Dangerous arc fault flash can be cause when a large current travels thru the air between the phase conductors or a phase conductor and the neutral or ground. This, very fast high energy fault is like a bomb exploding in your face. The high temperature pressure blasts and flying pieces of molten metal can seriously injury or kill the workers in the general area this is called the Arc Flash Boundary. Most hospital admissions due to electrical accidents are from arc flash burns, not from electrical shocks passing through the person's body.
Arc fault can be caused due to a variety of factors: lack of employee safety training, simple human error, improper wire connections, overheated connections which cause insulation breakdown. This can also be caused by someone dropping a tool into energized electrical equipment when an electrician thinks the equipment is de-energized when it is not. This happen when the lock out, tag out rules were not followed correctly. Additionally breaks or gaps in insulation, dust, corrosion, moisture or other impurities on the surface of the conductor can cause arc faults along with many other reasons.
Federal Safety Standards
Federal safety standards require electrical workers to have training to recognize the risk hazard categories I, II, III and IV, Arc Flash Boundary, Incident Energy Level and Personal Protective Equipment (PPE) for each hazard category of the employees work area. The four main agencies that regulate arc fault safety standards include:
OSHA Standards 29-CFR, Part 1910.Occupational Safety and Health Standards. 1910 sub part S (electrical) Standard number 1910.333 Standards for Work Practices and references NFPA 70E.

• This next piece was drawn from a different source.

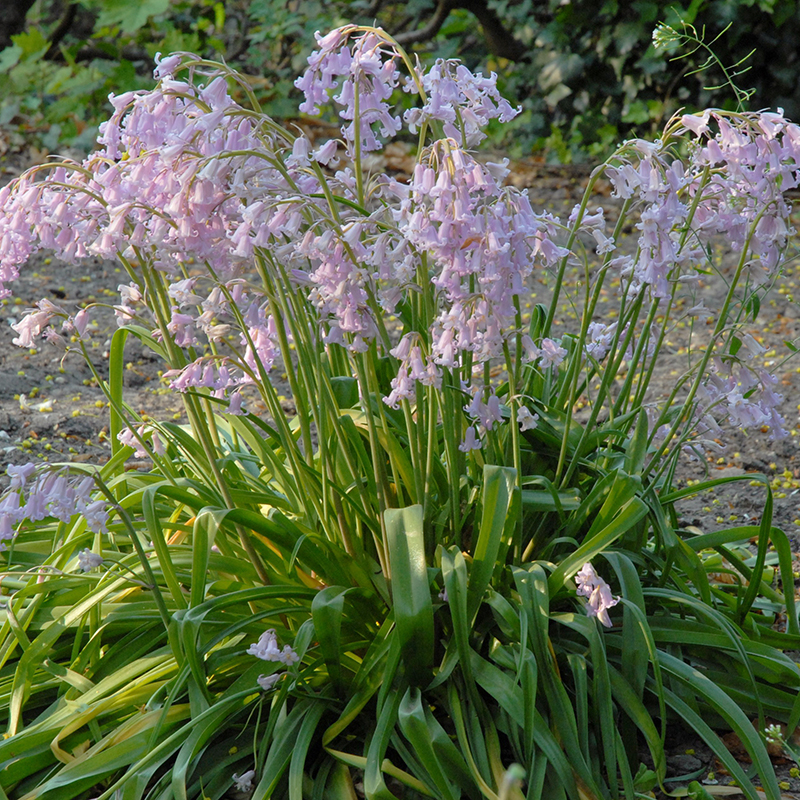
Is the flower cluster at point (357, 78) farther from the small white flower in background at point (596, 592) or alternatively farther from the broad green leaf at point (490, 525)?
the small white flower in background at point (596, 592)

The National Fire Protection Association (NFPA) Standard 70 "The National Electrical Code" (NEC) contains requirements for warning labels.
NFPA 70E provides guidance on implementing appropriate work practices that are required to safeguard workers from injury while working on or near exposed electrical conductors or circuit parts that could become energized.
The Institute of Electronics and Electrical Engineers (IEEE) 1584. Guide to Performing Arc-Flash Hazard Calculations.
When working with all the previous conditions and areas Personal Protective Equipment (PPE) must cover all part of the workers body for the determined Incident Energy Level. Proper PPE for the electrician could include: flame resistant clothing, hardhat, hood, face shield, safety eye glasses, glove, work boots, etc.
Safety protection equipment and protective work clothing must meet requirements of ASTM 1506, OSHA 1910-269 and NFPA 70E.
Upon completion of your respected job you must seek the instructions from the jobs engineer or refer to the flash hazard calculation software for the type of labeling your equipment requires to be applied. Installing proper labeling of with ANSI z535 approved Arc Flash warning label is crucial. Certified training programs, continuing education units (CEU) or classes from accredited instructors may be offered from your local trade school or an online electrical safety training course.